* START EXERCISE INPUTS *

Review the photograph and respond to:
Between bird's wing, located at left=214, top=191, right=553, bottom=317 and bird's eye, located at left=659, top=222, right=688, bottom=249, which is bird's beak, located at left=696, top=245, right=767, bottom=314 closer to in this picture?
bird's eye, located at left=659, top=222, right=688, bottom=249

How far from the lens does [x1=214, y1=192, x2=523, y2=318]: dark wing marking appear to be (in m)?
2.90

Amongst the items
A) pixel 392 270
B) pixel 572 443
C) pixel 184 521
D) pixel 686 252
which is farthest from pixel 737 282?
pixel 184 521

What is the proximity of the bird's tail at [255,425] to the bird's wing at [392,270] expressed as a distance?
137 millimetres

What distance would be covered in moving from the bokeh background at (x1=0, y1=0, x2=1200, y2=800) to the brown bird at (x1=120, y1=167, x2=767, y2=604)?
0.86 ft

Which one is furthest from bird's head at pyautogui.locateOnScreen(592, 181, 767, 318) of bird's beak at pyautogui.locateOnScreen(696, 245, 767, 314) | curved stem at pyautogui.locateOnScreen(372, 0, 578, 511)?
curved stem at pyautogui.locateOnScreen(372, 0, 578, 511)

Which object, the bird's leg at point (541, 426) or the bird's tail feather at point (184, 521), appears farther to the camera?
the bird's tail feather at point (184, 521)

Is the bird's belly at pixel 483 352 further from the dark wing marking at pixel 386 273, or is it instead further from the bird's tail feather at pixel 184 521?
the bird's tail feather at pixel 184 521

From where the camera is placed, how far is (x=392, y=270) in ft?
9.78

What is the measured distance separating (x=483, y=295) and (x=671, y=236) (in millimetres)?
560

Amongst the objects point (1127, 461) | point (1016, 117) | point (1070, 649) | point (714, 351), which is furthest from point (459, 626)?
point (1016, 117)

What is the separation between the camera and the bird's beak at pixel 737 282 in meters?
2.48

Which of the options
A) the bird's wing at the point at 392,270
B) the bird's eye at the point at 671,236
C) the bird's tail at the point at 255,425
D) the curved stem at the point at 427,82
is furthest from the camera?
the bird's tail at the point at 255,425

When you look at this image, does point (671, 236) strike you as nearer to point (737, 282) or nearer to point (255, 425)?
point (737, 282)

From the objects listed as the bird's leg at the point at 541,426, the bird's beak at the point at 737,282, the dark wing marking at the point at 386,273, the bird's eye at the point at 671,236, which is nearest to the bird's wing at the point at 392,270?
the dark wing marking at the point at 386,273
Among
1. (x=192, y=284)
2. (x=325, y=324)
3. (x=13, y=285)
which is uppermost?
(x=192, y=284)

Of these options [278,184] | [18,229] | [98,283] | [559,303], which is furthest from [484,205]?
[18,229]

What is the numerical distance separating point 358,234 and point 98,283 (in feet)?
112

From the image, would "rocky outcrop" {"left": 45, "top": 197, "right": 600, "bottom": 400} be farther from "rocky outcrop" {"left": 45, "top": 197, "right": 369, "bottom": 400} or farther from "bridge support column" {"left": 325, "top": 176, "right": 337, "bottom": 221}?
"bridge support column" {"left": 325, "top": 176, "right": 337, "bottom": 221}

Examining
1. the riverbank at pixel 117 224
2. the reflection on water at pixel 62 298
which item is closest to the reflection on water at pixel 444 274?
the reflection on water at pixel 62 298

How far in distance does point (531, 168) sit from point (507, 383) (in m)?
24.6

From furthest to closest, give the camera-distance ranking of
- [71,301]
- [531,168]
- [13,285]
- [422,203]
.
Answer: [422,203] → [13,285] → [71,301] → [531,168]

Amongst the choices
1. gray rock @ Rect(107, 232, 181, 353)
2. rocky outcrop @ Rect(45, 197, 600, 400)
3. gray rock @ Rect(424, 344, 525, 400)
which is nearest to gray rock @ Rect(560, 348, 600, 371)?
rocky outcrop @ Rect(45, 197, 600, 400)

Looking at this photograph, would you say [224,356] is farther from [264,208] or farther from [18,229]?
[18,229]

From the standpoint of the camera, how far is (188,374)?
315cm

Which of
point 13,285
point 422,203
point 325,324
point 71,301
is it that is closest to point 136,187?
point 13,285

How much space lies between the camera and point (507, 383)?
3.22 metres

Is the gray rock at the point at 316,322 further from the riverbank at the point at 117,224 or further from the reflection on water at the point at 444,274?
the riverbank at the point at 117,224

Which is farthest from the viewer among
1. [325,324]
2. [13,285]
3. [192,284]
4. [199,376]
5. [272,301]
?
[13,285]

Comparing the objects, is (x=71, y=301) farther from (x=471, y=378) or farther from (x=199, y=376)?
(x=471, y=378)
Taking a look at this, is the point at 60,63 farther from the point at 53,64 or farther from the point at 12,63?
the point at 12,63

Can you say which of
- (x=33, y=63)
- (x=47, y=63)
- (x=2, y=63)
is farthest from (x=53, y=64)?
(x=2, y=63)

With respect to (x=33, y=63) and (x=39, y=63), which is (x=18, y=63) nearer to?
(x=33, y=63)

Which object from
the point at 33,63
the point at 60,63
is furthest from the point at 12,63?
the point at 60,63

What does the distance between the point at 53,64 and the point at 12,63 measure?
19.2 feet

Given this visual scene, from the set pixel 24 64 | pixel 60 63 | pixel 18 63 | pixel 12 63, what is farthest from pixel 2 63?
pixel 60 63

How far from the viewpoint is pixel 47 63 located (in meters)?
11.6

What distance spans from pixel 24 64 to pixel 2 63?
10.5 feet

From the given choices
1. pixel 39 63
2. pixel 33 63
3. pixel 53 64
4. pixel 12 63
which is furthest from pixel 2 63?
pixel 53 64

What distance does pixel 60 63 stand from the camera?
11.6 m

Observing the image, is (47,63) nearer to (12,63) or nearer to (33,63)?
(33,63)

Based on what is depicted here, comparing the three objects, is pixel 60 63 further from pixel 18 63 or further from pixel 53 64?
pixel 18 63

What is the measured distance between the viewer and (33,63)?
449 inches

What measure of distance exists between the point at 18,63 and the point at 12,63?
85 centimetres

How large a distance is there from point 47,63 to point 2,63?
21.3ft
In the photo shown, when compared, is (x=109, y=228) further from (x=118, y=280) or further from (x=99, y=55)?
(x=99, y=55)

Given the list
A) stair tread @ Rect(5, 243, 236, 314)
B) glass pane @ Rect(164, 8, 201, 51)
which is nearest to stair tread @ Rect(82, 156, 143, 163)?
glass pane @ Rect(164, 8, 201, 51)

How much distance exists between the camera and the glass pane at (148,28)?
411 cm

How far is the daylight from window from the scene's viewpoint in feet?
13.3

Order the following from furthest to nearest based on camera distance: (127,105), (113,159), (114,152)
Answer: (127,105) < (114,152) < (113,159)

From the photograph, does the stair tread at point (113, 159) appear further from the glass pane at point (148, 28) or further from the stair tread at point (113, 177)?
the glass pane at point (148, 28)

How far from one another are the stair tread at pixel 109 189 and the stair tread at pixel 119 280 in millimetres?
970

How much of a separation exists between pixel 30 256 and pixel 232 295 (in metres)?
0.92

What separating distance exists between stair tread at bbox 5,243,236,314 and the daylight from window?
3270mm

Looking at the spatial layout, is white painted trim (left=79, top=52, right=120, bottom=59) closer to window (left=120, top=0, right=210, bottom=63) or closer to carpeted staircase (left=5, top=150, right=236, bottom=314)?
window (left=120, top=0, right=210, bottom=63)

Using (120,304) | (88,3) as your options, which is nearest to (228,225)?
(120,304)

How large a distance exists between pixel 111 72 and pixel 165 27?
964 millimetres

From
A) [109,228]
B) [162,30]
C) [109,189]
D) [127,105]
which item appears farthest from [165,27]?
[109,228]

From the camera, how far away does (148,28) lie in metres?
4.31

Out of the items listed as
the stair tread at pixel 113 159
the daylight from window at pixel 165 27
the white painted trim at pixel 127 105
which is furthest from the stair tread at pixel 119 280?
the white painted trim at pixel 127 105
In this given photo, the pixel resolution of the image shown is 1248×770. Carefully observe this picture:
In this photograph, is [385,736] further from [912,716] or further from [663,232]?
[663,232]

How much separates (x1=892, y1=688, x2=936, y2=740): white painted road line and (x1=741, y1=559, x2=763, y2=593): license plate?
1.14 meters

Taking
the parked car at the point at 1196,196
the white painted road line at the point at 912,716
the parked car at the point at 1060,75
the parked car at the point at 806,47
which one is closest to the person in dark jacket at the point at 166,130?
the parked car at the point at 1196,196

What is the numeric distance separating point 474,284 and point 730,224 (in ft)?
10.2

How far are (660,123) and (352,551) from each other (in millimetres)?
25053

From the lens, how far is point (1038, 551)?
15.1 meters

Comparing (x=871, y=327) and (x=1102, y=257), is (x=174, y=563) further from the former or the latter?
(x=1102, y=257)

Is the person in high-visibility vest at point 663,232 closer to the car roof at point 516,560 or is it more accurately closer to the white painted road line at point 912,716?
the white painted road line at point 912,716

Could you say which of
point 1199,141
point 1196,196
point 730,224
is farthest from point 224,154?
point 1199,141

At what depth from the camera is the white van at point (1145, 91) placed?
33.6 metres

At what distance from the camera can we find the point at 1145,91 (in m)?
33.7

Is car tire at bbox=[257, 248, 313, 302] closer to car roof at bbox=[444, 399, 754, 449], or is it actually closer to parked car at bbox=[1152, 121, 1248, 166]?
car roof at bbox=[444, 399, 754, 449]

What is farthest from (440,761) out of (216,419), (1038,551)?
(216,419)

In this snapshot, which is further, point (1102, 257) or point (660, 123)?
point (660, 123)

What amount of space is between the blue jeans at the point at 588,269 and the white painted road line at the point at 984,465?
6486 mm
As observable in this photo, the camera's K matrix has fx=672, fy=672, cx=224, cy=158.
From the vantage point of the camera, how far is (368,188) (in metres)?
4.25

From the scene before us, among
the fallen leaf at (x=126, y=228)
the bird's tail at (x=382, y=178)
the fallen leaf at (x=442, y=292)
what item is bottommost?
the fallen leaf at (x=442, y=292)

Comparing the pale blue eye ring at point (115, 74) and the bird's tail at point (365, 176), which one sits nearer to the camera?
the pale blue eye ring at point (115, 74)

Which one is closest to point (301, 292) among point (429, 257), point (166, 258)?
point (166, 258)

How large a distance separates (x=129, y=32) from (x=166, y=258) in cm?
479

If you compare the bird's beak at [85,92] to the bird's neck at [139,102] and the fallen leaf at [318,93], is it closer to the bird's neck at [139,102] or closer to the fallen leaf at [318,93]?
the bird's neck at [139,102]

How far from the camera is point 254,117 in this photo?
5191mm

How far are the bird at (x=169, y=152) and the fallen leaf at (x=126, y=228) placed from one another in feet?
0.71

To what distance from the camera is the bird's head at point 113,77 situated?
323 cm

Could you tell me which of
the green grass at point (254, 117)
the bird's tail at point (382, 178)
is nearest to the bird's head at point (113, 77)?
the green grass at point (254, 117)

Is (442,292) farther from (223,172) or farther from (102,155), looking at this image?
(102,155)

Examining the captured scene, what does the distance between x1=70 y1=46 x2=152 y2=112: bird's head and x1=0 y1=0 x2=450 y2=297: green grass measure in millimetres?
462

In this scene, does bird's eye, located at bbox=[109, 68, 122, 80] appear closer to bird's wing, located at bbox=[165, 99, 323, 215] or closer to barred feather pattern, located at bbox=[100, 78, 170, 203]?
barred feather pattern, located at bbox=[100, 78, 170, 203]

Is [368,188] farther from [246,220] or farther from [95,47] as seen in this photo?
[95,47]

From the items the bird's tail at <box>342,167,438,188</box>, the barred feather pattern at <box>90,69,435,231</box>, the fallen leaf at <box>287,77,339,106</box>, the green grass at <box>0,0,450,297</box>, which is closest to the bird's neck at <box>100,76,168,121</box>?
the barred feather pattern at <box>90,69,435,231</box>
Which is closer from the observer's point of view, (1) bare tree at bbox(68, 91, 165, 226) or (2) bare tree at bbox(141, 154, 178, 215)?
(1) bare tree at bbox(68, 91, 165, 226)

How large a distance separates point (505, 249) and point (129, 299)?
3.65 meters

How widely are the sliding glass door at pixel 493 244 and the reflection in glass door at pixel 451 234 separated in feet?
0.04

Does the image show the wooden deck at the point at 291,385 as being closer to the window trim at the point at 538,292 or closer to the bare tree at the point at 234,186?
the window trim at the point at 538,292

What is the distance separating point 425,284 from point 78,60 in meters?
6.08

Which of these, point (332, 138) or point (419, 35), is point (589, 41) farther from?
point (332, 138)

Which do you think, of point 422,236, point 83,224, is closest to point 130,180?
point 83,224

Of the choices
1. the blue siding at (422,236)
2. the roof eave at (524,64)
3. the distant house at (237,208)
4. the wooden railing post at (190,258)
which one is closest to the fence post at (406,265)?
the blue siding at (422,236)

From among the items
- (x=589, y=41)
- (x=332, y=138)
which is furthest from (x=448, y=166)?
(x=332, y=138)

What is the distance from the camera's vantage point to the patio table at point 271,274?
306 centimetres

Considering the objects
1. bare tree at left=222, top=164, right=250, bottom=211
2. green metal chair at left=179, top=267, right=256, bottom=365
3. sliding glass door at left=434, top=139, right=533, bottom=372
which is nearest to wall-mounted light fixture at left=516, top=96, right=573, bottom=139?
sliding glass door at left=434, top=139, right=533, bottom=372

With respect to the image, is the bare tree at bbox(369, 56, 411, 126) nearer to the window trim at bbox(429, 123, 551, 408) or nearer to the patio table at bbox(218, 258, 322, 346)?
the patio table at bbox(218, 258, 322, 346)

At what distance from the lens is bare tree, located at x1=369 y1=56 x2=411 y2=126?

* END EXERCISE INPUTS *

### EXERCISE GOAL
Write out the items from the line containing "Considering the objects" through the line containing "which is nearest to wall-mounted", reproducing each line verbatim.

### RESPONSE
Considering the objects
1. bare tree at left=222, top=164, right=250, bottom=211
2. green metal chair at left=179, top=267, right=256, bottom=365
3. sliding glass door at left=434, top=139, right=533, bottom=372
which is nearest to wall-mounted light fixture at left=516, top=96, right=573, bottom=139?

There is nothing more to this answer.